Set exercise A
Using the page below, explain in one to three sentences why the Sales variable gets converted with as.numeric.

====== Page

First of all, let’s explore and discover the data. I chose to work with the dataset “uscomp”, which gives pieces of information concerning the sales, the number of employees, the sector, etc about many US companies. There are seven variables. Six of them are numerical while the last one is categorical.
rm(list=ls())
data(uscomp)
#?uscomp
Now that we understand the data, we make some slight modifications to prepare the dataset for the multivariate graphical analysis. For example, the variable “Sales” is not numerical in the original dataset. However, it seems logical to transform it into a numerical variable.
head(uscomp)
## Assets Sales Market Value Profits Cash Flow
## Bell_Atlantic 19788 9084 10636 1092.9 2576.8
## Continental_Telecom 5074 2557 1892 239.9 578.3
## American_Electric_Power 13621 4848 4572 485.0 898.9
## Brooklyn_Union_Gas 1117 1038 478 59.7 91.7
## Central_Illinois_Publ._Serv. 1633 701 679 74.3 135.9
## Cleveland_Electric_Illum. 5651 1254 2002 310.7 407.9
## Employees Sector
## Bell_Atlantic 79.4 Communication
## Continental_Telecom 21.9 Communication
## American_Electric_Power 23.4 Energy
## Brooklyn_Union_Gas 3.8 Energy
## Central_Illinois_Publ._Serv. 2.8 Energy
## Cleveland_Electric_Illum. 6.2 Energy
uscomp$Sales = as.numeric(uscomp$Sales)
summary(uscomp)
## Assets Sales Market Value Profits
## Min. : 223 Min. : 1.0 Min. : 53.0 Min. :-771.5
## 1st Qu.: 1122 1st Qu.:20.5 1st Qu.: 512.5 1st Qu.: 39.0
## Median : 2788 Median :40.0 Median : 944.0 Median : 70.5
## Mean : 5941 Mean :40.0 Mean : 3269.1 Mean : 209.8
## 3rd Qu.: 5802 3rd Qu.:59.5 3rd Qu.: 1961.5 3rd Qu.: 188.1
## Max. :52634 Max. :79.0 Max. :95697.0 Max. :6555.0
##
## Cash Flow Employees Sector
## Min. :-651.90 Min. : 0.60 Finance :17
## 1st Qu.: 75.15 1st Qu.: 3.95 Energy :15
## Median : 133.30 Median : 15.40 Manufacturing:10
## Mean : 400.93 Mean : 37.60 Retail :10
## 3rd Qu.: 328.85 3rd Qu.: 48.50 HiTech : 8
## Max. :9874.00 Max. :400.20 Other : 7
## (Other) :12
We know there are six numerical variables. A good start for the analysis could be to visualize the correlation between these variables.

============

Set exercise B
Please arrange the rows below, from the line holding "Time of clock at [69,2,143,76]: 2:23" through the last row, inclusive, as a numbered list without blank lines, and leave the pictures out.

====== Entries

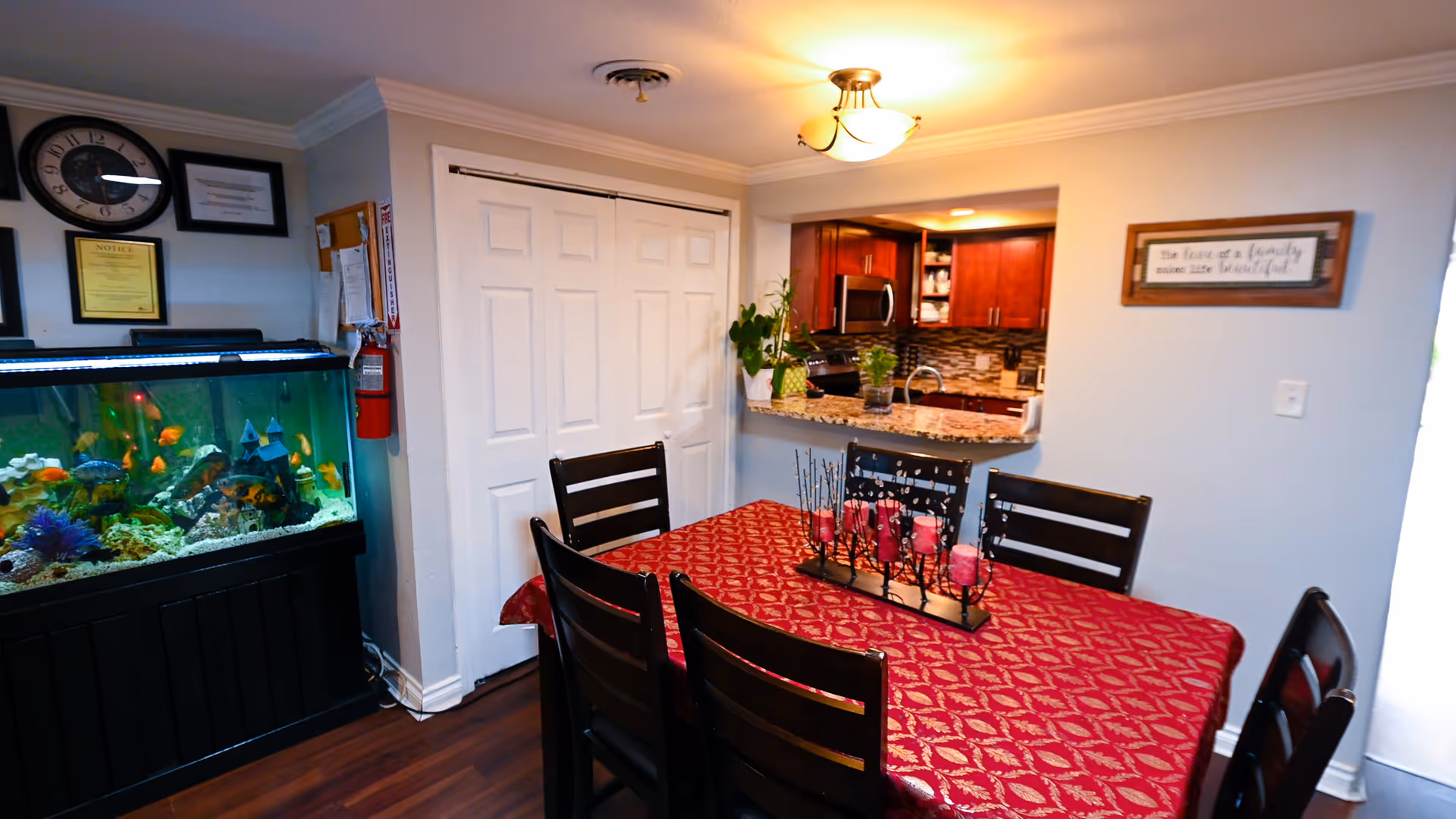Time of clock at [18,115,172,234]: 3:14
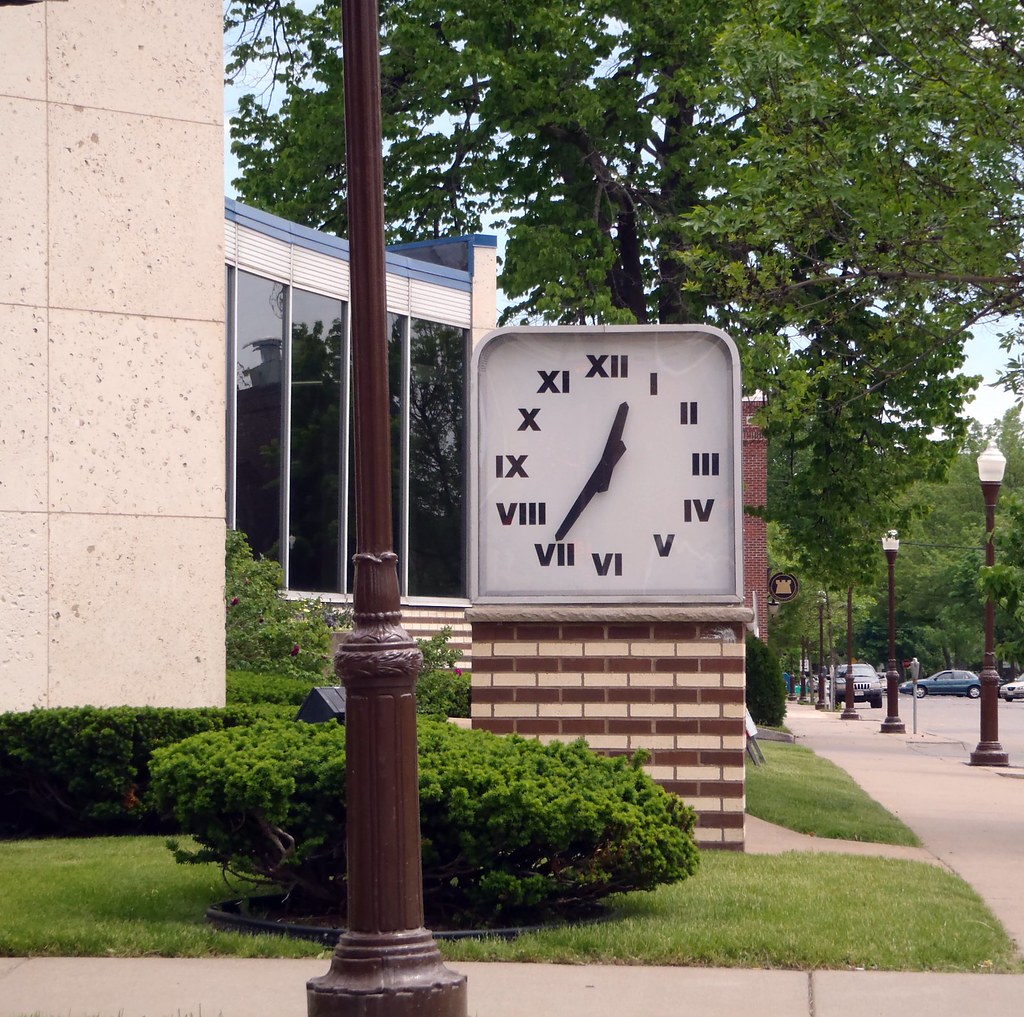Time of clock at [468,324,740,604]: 12:35
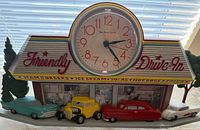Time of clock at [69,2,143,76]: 2:23
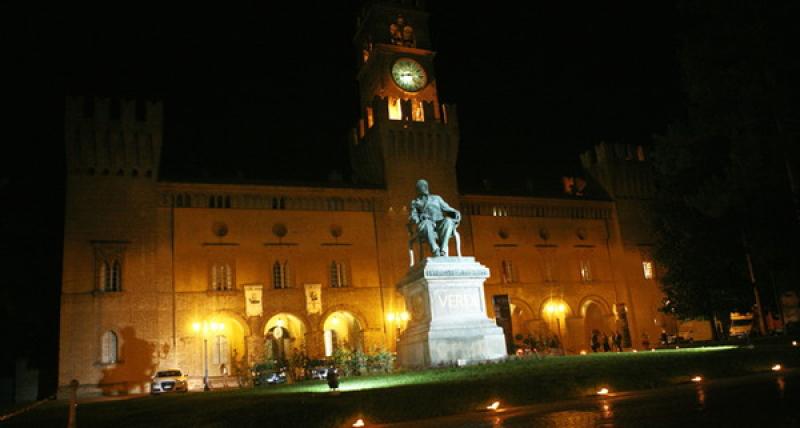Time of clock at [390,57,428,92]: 2:42
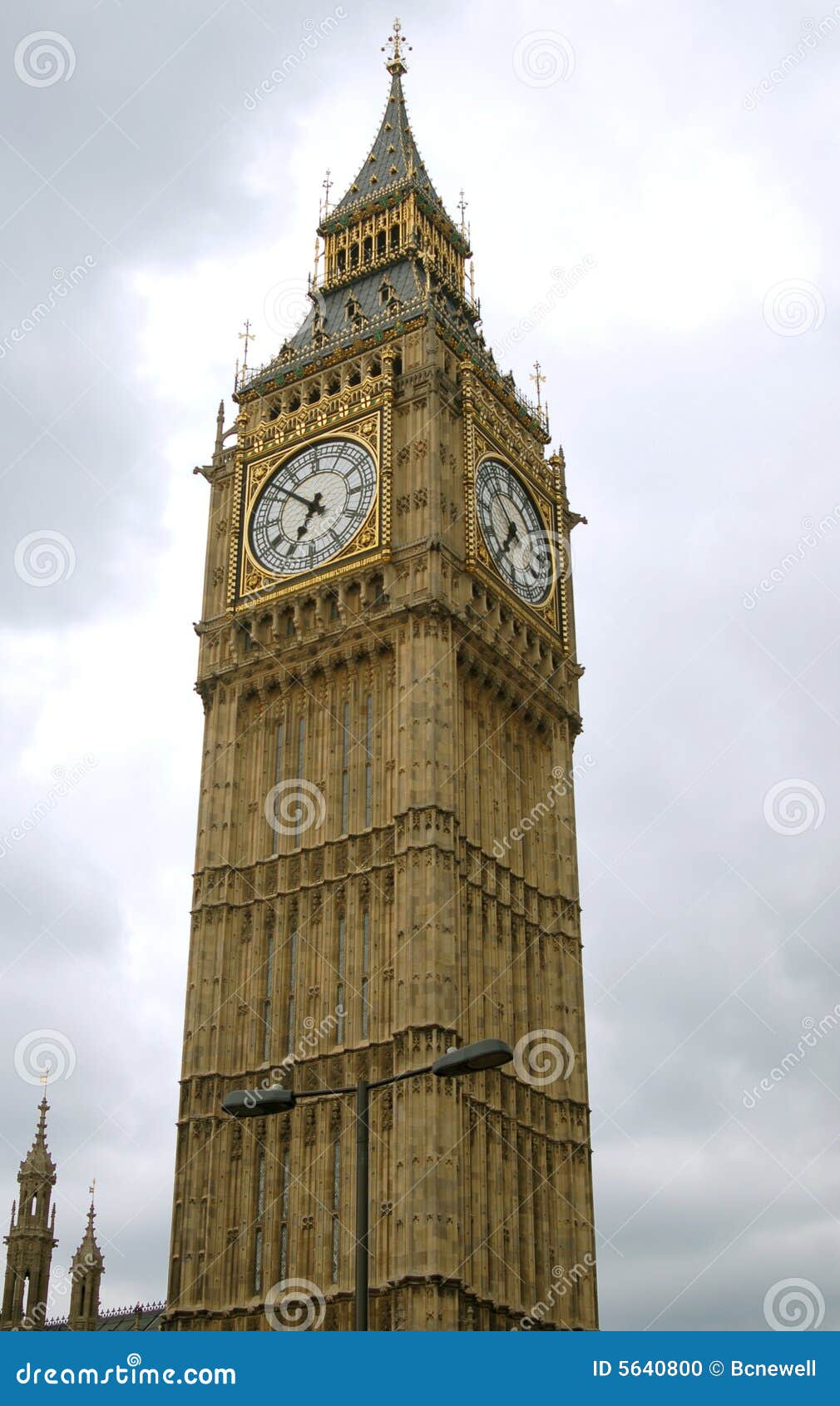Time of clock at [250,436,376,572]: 6:52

============

Worked solution A
In the original uscomp dataset, Sales is not a numerical variable, and the page says it seems logical to make it one. The conversion is one of the slight modifications that prepare the dataset for the multivariate graphical analysis.

Worked solution B
1. Time of clock at [69,2,143,76]: 2:23
2. Time of clock at [390,57,428,92]: 2:42
3. Time of clock at [250,436,376,572]: 6:52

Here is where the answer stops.